PASSAGE TO READ »
*** Begin section ***
1999 Constitution a military document, Mohammed says

Mohammed Ndarani
A foremost lawyer and Senior Advocate of Nigeria (SAN) Mohammed Ndarani Mohammed in this interview with AMEH OCHOJILA describes the 1999 Constitution as a military document lacking legislative inputs. He insists that a new Constitution must be enacted to cure its defects and address Nigeria’s developmental needs, among other issues.

What is your take on how the country’s constitution has evolved since independence, particularly the key features of post-1960 constitutions?
Nigeria’s post-independence constitutional history reflects significant changes in governance structure and national identity. The 1960 Independence Constitution marked Nigeria’s formal independence from Britain, establishing a dual-executive system and dividing legislative powers between central and regional bodies, though British influence persisted through the Privy Council. The 1963 Republican Constitution severed ties with the British monarchy, creating a more centralised judicial system and making Dr. Nnamdi Azikiwe the first Nigerian Head of State.

However, concerns over executive influence on the judiciary arose. The 1979 Constitution introduced a presidential system, centralising authority in the executive while retaining federalism, and reinstating checks and balances between branches of government. The 1999 Constitution, drafted during Nigeria’s transition back to democracy, is a product of military influence. It reflects a federal structure but fails to recognise the developed country’s acceptable citizens’ rights, and the rights of the indigenous people of the FCT, marking a continuation of Nigeria’s struggle to balance federalism, democracy, and stability.
*** End section ***
REQUIREMENT A »
Please answer these questions from the constitution interview:
(i) Which constitution made Dr. Nnamdi Azikiwe the first Nigerian Head of State?
(ii) What system of government did the 1979 Constitution introduce?
(iii) Who interviewed Mohammed Ndarani Mohammed?
REQUIREMENT B »
Write the next part of the interview on Nigeria's 1999 Constitution, picking up after its final sentence.

RECORDED INFORMATION »
*** Begin section ***
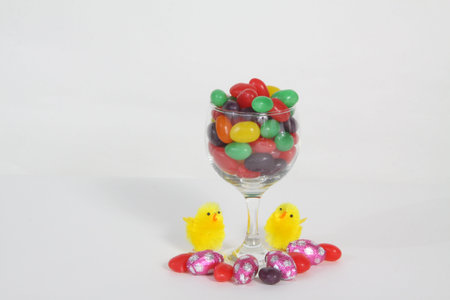 Wine glass filled with different colored candies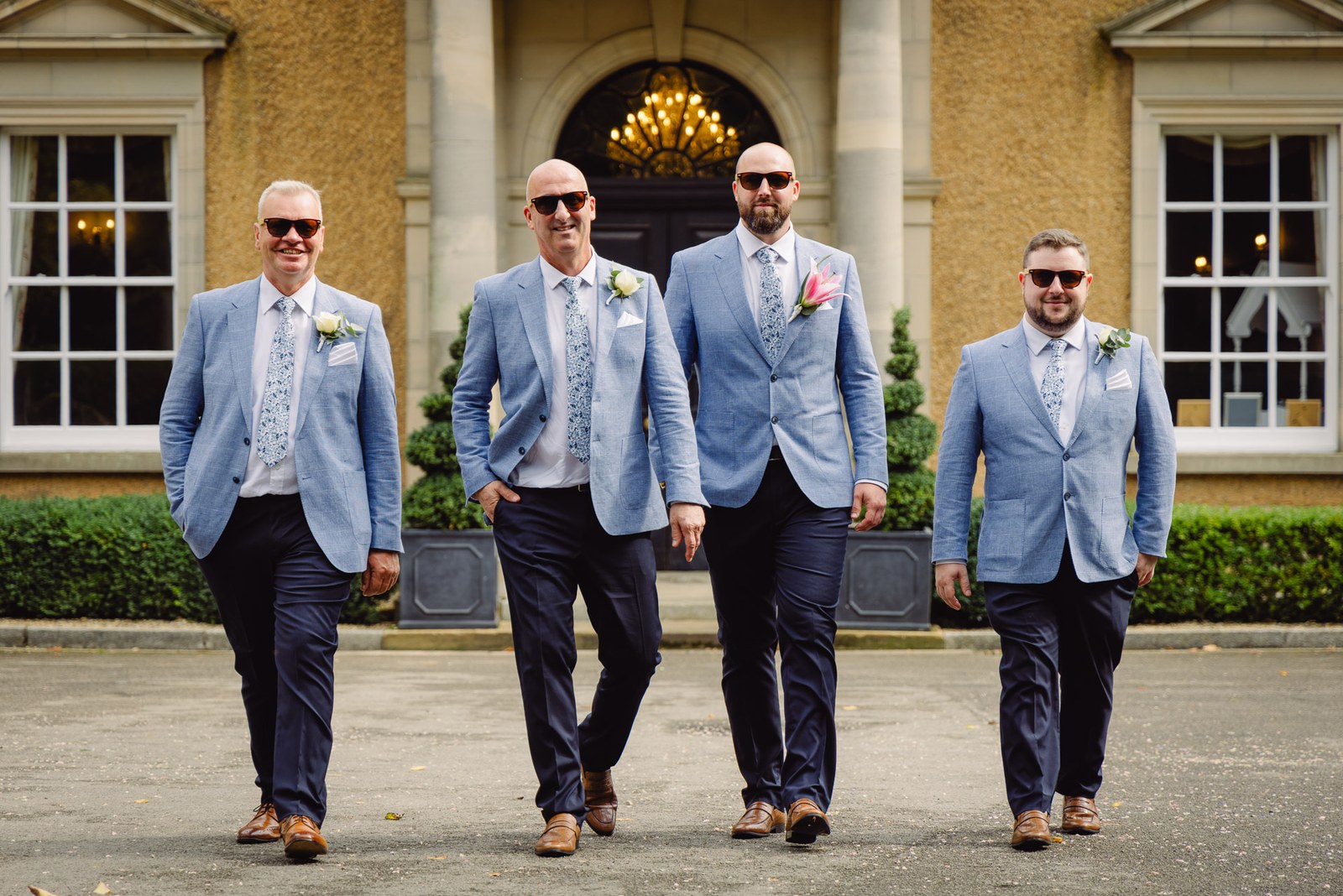 The groom striding toward camera with his groomsmen in pale blue jackets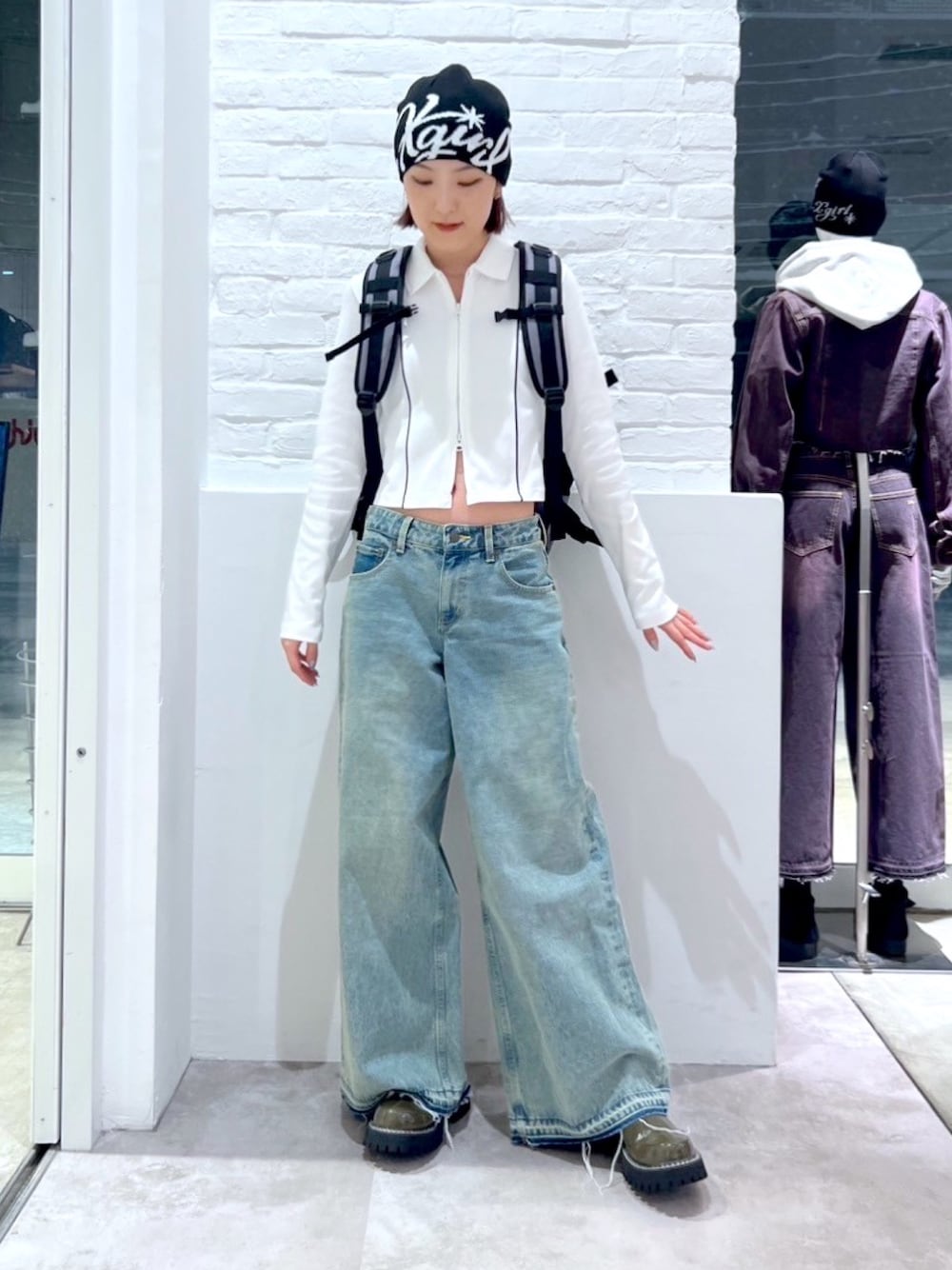 ブルー系のデニムパンツ、グレー系のバックパック/リュック、ホワイト系のTシャツ/カットソーを着用したレディースの冬コーディネートの1枚目の写真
*** End section ***
RESPONSE AREA A »
(i) The 1963 Republican Constitution
(ii) A presidential system
(iii) Ameh Ochojila

RESPONSE AREA B »
It is safe to say that the 1999 Nigerian Constitution is a military document as opposed to a legislative document, which did not undergo the proper process of lawmaking, and as such, falls within the context of ‘a constitution against the interest of citizens’ birthed from the womb of military men at the Barracks. And this is why anytime one of such military governments comes up, the first recourse is to suspend the constitution. This is a factual matter as even the provision of section 6(6)(d) of the constitution shows this. It posits that: “The judicial powers vested in accordance with the foregoing provisions of this section shall not, as from the date when this section comes into force, extend to any action or proceedings relating to any existing law made on or after January 15, 1966 for determining any issue or question as to the competence of any authority or person to make any such law.”

What is the implication of that section?
The section is a recognition of illegality; this foregoing provision raises more questions than answers. First of all, note that the first military interruption of a civilian government took place on January 15, 1966 via a coup d’état. This same provision did not identify the laws it does not wish to be questioned as valid or properly made in the said section. Neither did it mention or define the person(s) or authority that made the “protected” laws. It is a blanket provision to protect the military from having to answer to the people they claimed to have led; in other words, to ensure that the military leaders did not account for their disruptive interventions.

Unlike the 1963 Constitution which emerged through a lawmaking process by the legislature, the 1999 Constitution did not emerge the same way. Although it might be claimed that it was done during the military era, a careful comparison will show that the 1979 Constitution had a people’s assembly led by Justice Udo Udoma, which can be said to be a legislative process that served as a platform that birthed the Constitution. This was unlike the 1999 Constitution, which came into force as a result of a decree or promulgation by a military government. Therefore, being a constitution birthed through an undue process of lawmaking, as contrasted with the 1963 and 1979 Constitutions, the 1999 Constitution inherently inherited some incurable defects.

Why is the amendment process outlined in Section 9 of the 1999 Constitution considered onerous, and what are the proposed solutions?
The amendment process in Section 9 is cumbersome, requiring support from both houses of the National Assembly and state assemblies. Those bodies slow down progress and hamper necessary reforms. Proposed solutions include conducting a national referendum for public participation in creating a new Constitution and convening an inclusive constitutional conference to ensure diverse perspectives are considered.

What are the current implications of the unenforceability of Chapter 2 of the Constitution?
The unenforceability of Chapter 2 means that citizens cannot hold the government accountable for failing to implement essential policies, contributing to systemic inefficiencies and a lack of responsiveness from leaders.

In terms of governance, what was the major change in the 1979 Constitution and how does it reflect on today’s reality?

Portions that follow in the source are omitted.